Find each line below containing the word "name" and copy it.
### DATA RECORDS
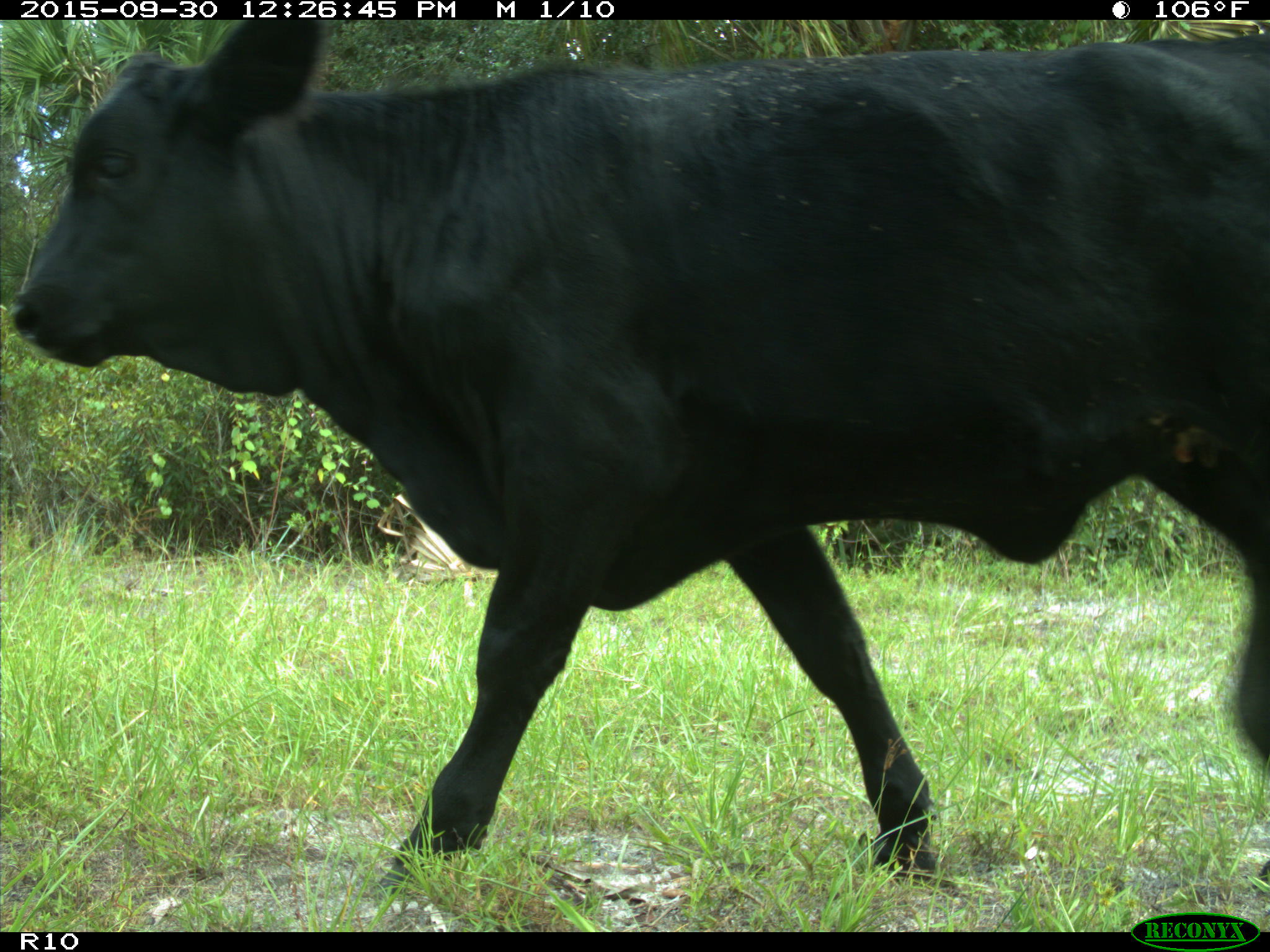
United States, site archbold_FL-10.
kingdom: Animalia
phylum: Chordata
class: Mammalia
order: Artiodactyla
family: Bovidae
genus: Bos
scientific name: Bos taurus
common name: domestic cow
######
### DATA RECORDS
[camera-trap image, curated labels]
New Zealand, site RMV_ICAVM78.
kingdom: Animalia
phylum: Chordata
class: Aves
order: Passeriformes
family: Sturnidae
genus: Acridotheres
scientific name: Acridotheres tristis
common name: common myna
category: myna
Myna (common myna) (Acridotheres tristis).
######
### DATA RECORDS
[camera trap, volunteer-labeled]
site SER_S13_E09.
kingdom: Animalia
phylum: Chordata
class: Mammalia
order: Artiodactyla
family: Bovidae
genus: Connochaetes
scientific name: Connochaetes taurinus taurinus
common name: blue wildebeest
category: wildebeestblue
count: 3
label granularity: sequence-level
######
# TASK OUTPUT
scientific name: Bos taurus
common name: domestic cow
scientific name: Acridotheres tristis
common name: common myna
scientific name: Connochaetes taurinus taurinus
common name: blue wildebeest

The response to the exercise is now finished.